## Trying OpenCV
OpenCV (Open Source Computer Vision Library) is an open source computer vision and machine learning software library.<br/>
Being a BSD-licensed product, OpenCV makes it easy for businesses to utilize and modify the code.

The library has more than 2,500 optimized algorithms, which includes a comprehensive set of both classic and state-of-the-art computer vision and machine learning algorithms. These algorithms can be used to detect and recognize faces, identify objects, classify human actions in videos, track camera movements, track moving objects, extract 3D models of objects, produce 3D point clouds from stereo cameras, stitch images together to produce a high resolution image of an entire scene, find similar images from an image database, remove red eyes from images taken using flash, follow eye movements, recognize scenery and establish markers to overlay it with augmented reality, etc.


### Install OpenCV for Python

In [None]:
!pip install opencv-python

In [None]:
import cv2
print(cv2.__version__)

(Items)
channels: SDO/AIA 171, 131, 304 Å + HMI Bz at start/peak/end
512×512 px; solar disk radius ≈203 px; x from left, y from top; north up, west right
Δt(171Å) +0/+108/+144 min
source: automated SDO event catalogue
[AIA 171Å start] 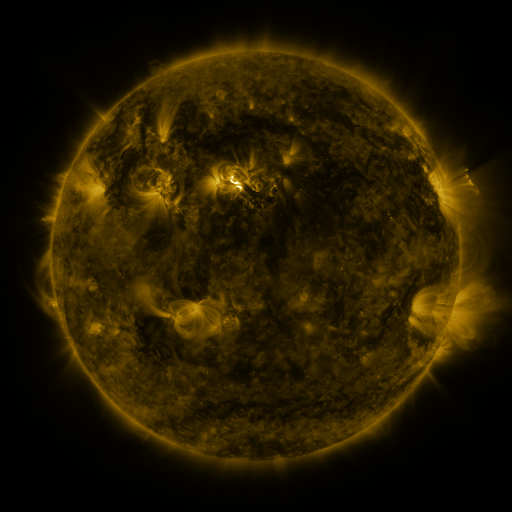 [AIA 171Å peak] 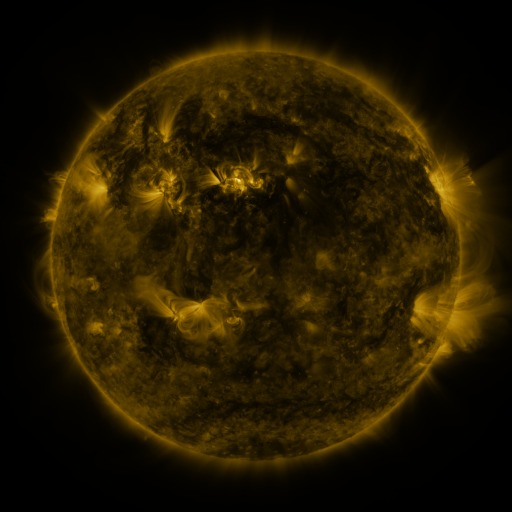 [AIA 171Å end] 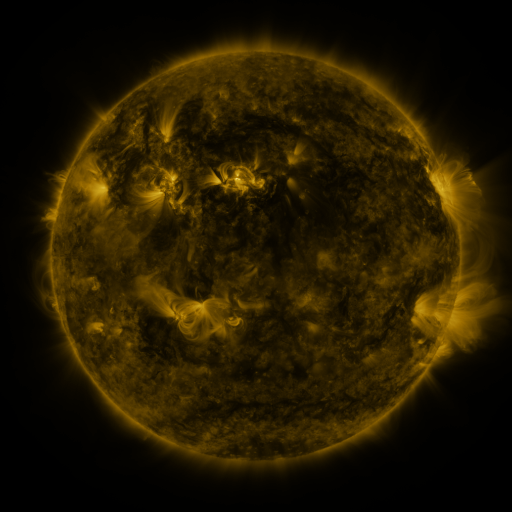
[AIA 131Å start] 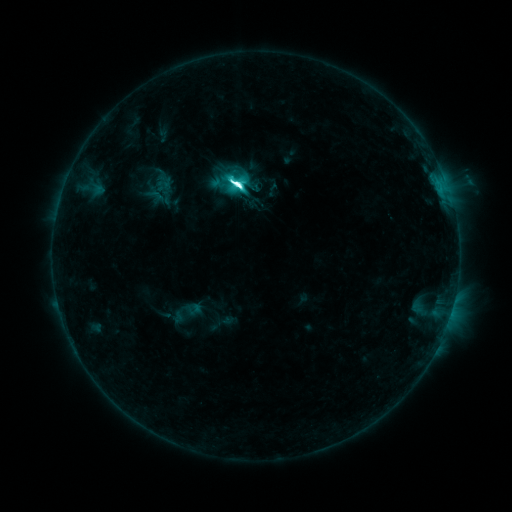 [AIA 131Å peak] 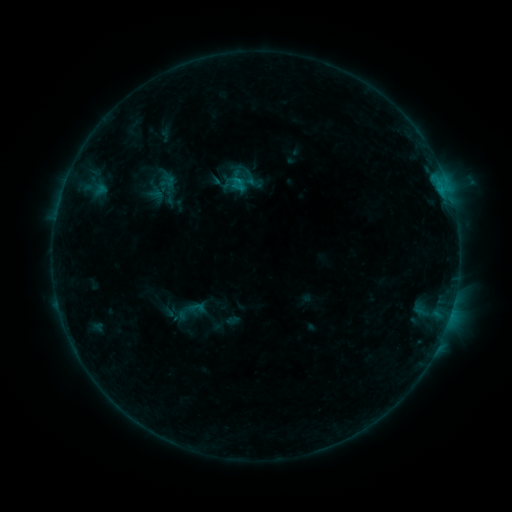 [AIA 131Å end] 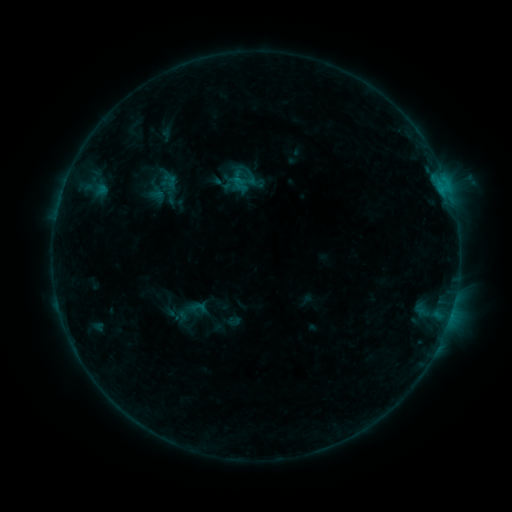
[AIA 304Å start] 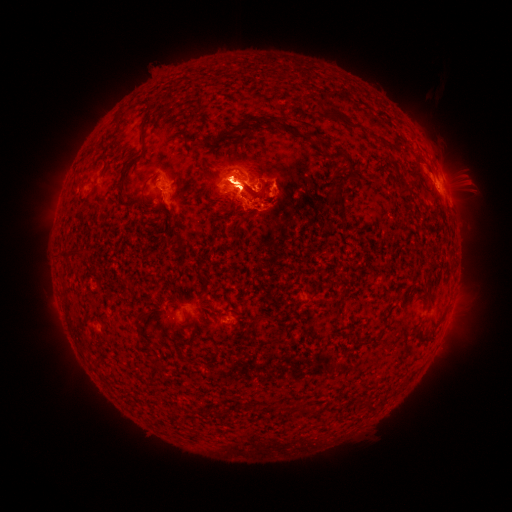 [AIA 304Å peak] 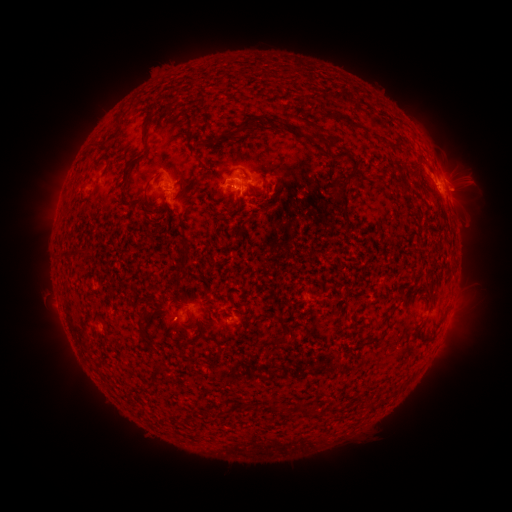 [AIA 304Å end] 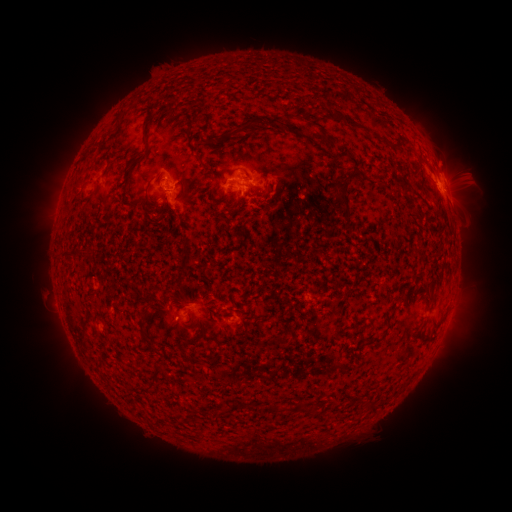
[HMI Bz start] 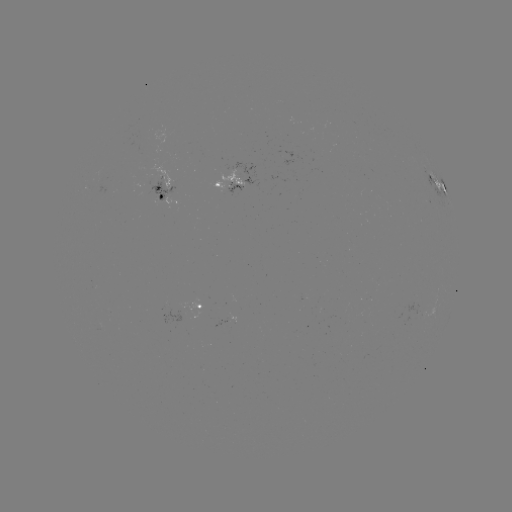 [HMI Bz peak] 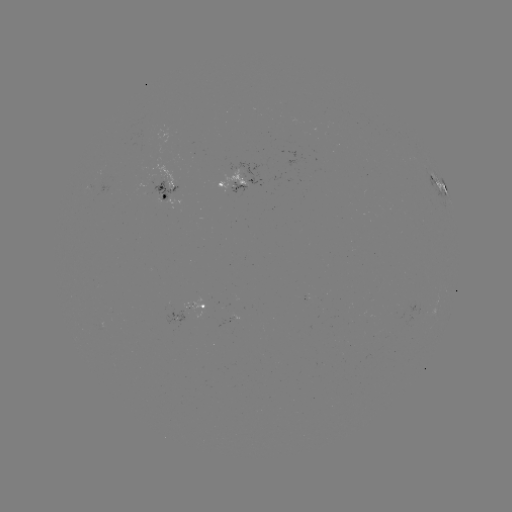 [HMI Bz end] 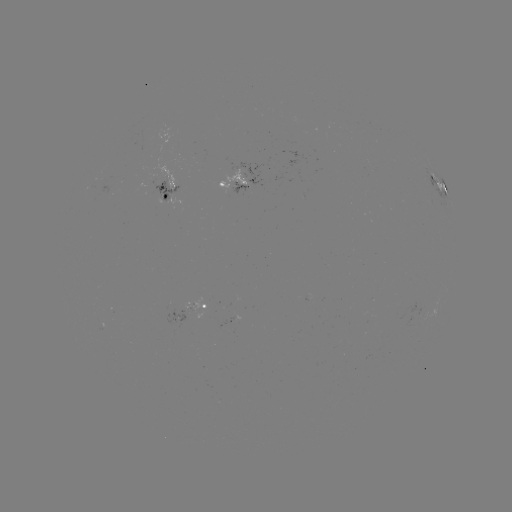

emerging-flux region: [99, 165, 105, 182]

(What you need to do) From the OpenCV page above, extract the stretch from "The library has" through "augmented reality, etc.", reproducing it word for word.

(Answer in full)
The library has more than 2,500 optimized algorithms, which includes a comprehensive set of both classic and state-of-the-art computer vision and machine learning algorithms. These algorithms can be used to detect and recognize faces, identify objects, classify human actions in videos, track camera movements, track moving objects, extract 3D models of objects, produce 3D point clouds from stereo cameras, stitch images together to produce a high resolution image of an entire scene, find similar images from an image database, remove red eyes from images taken using flash, follow eye movements, recognize scenery and establish markers to overlay it with augmented reality, etc.